I’d like to honor the best of the recently deceased political campaigns. Unfortunately, “best” turned out to be in short supply this year, but there was a surplus of worst. And I have just the prize for that.
Welcome to the Gaggie Awards, in recognition of those who, in the pursuit of elective offices for which they were manifestly unqualified or in their inept coverage thereof, have achieved the heights of creative incompetence.
The Gaggies are named after Hayes Gahagan, an independent candidate for the US Senate in 1978, remembered fondly for announcing that enemies unknown had altered his campaign photos by inserting subliminal images of genitalia in, among other places, the part in his hair.

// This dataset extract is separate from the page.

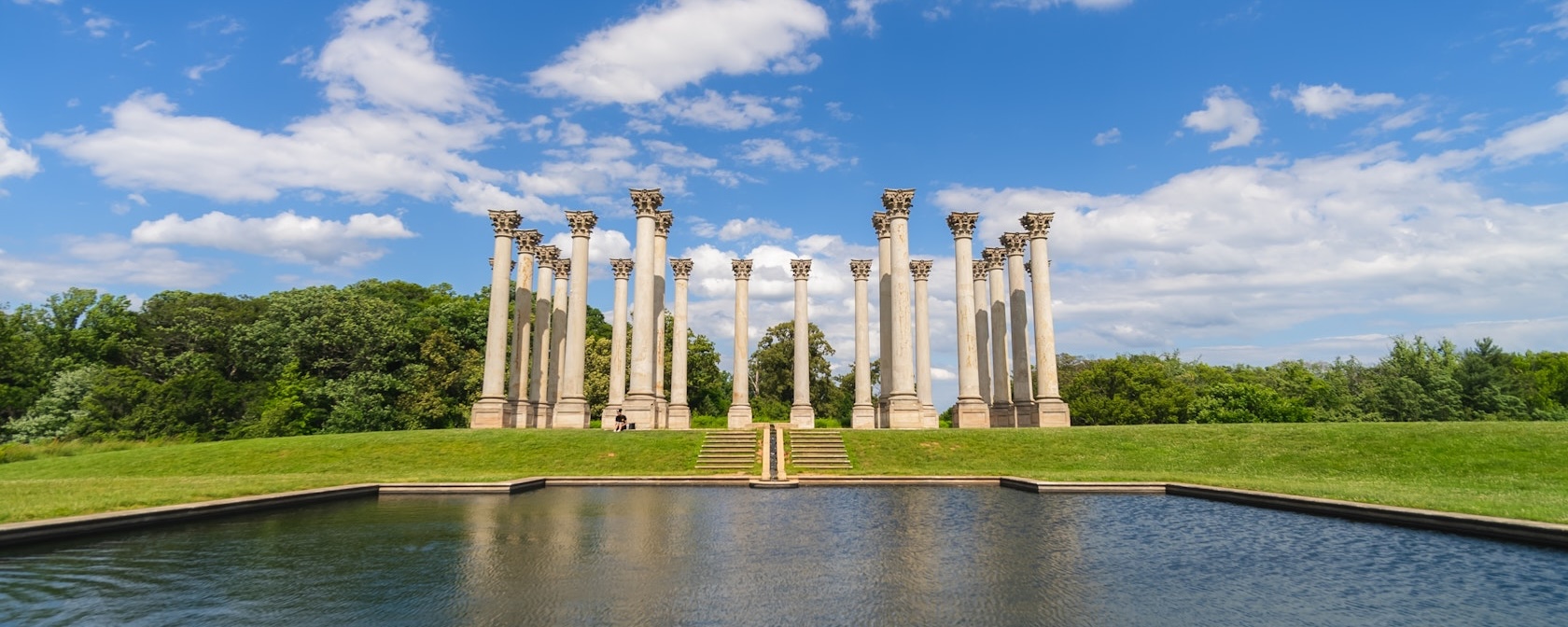 The National Capitol Columns stand tall on a grassy hill reflected in a pond at the U.S. National Arboretum under a bright blue sky.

In spite of some careful checking, no independent observer was ever able to develop any prurient interest in Gahagan’s hairline.

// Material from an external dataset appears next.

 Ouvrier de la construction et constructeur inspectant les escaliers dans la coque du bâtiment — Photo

Nevertheless, without the standard he set, I doubt we’d have had former Democratic gubernatorial candidate Tom Connolly getting arrested on Halloween for dressing up as Osama bin Laden, complete with toy assault rifle and fake grenades, to protest the Taxpayers’ Bill of Rights.
That’s a legacy worth honoring. The envelope, please.

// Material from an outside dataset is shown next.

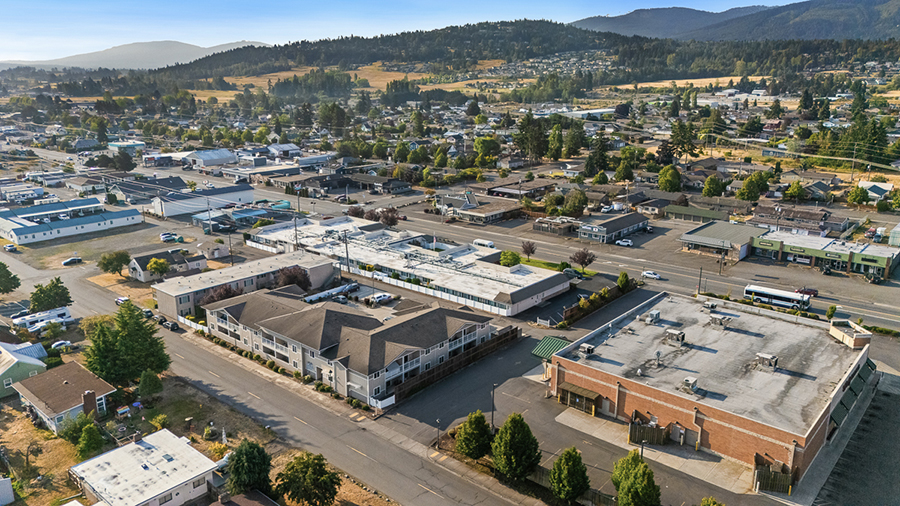 Aerial view of a small town with businesses and mountains.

The I-Think-The-Office-You-Want-Is-Down-The-Hall-And-To-The-Left Award goes to Eric DesMarais, an independent candidate for the state Senate from Bangor. Asked by the Bangor Daily News for his top priority if elected, DesMarais said it would be the “immediate withdrawal of American troops from Afghanistan and Iraq.” After he’d used his lofty position as a freshman in the Maine Senate to accomplish that, he also intended to end the “two-party corporate monopoly” and bring about a “democratic redistribution of wealth.”
The Apparently-You’ve-Never-Met-The-Guy Award goes to Inc. magazine for being the first publication ever to describe Democratic Governor John Baldacci as a “Policy wonk.” The magazine did come closer to the truth in saying Baldacci’s accomplishments had been “mitigated by mistakes, failures or oversights.”
The Reaching-The-Fringe-Voters Award goes to Portland City Council candidate Kevin Donoghue for the large campaign sign displayed on Main Street in Farmington, a town approximately 90 miles from the district Donoghue sought to represent.
The Speaking-Up-For-The-Fringe-Voters Award goes to Don Tuttle of Augusta, who seemed less than enthralled with mayoral candidate Roger Katz’s professionally produced poster near the Civic Center, which claimed Katz would be “A Mayor For All of Us.” Tuttle’s small homemade sign next to it said, “Except Me!”
The Are-You-Only Insecure-About-Your-Looks-Or-Is-It-Your-Sexuality-Too Award goes to Portland Press Herald columnist Bill Nemitz for his October 25 piece complaining about a re-election ad Portland School Committee member Stephen Spring ran in a gay newspaper, in which Spring described himself as “Gay, Green and Gorgeous.” After disputing Spring’s claim that he was, in fact, gorgeous, Nemitz implied homosexual candidates should return to the closet, because, “It also remains to be seen what kind of homophobic hay the Christian Civic League of Maine might make out of the gay school committee member who uses sexual innuendo as a campaign strategy.” As if anyone would care.